***** Information provided *****
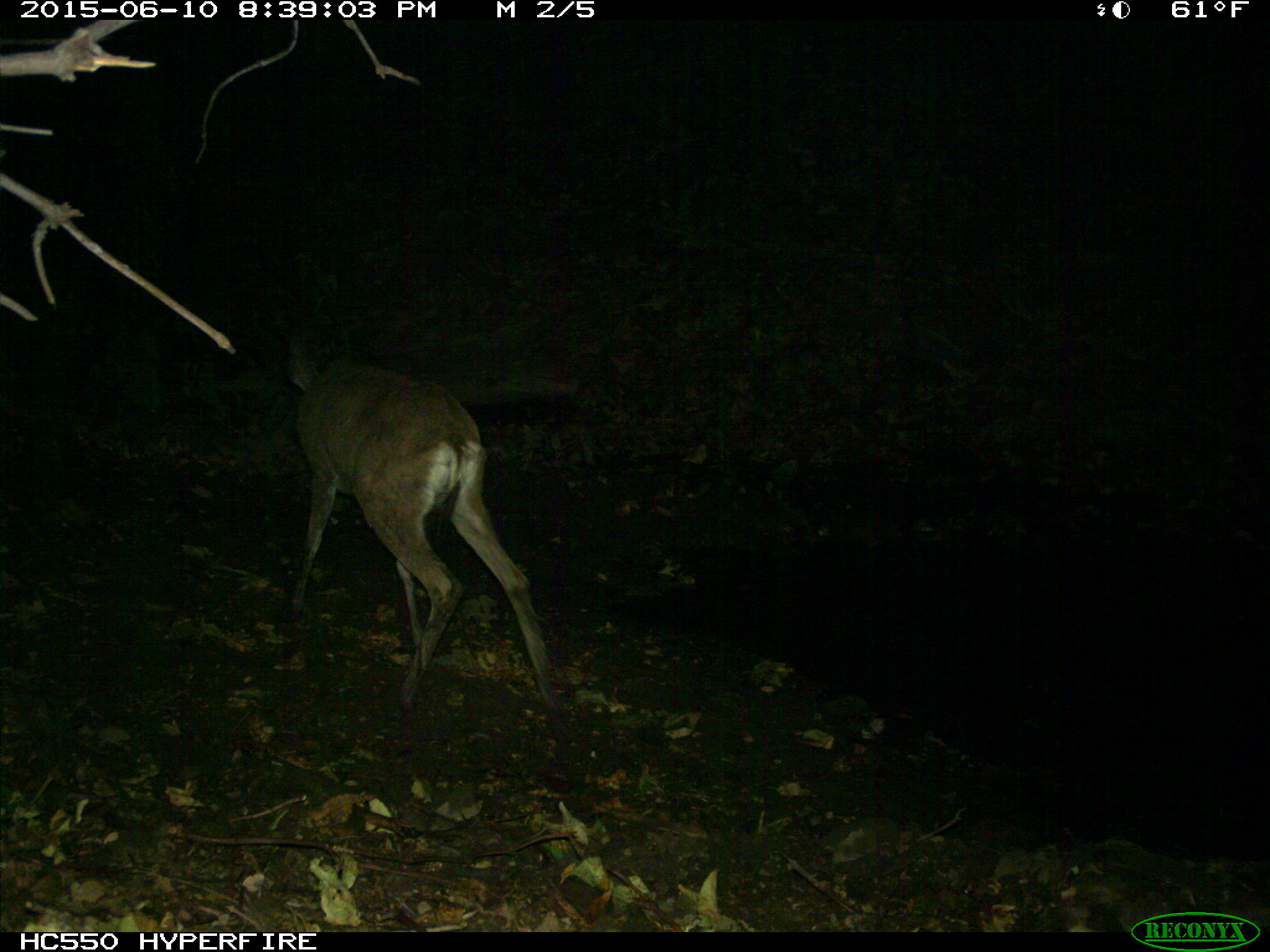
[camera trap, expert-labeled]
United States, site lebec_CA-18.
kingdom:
*****
| Exercise objective |
Print the material again, unchanged, without its pictures.

| Written reply |
[camera trap, expert-labeled]
United States, site lebec_CA-18.
kingdom:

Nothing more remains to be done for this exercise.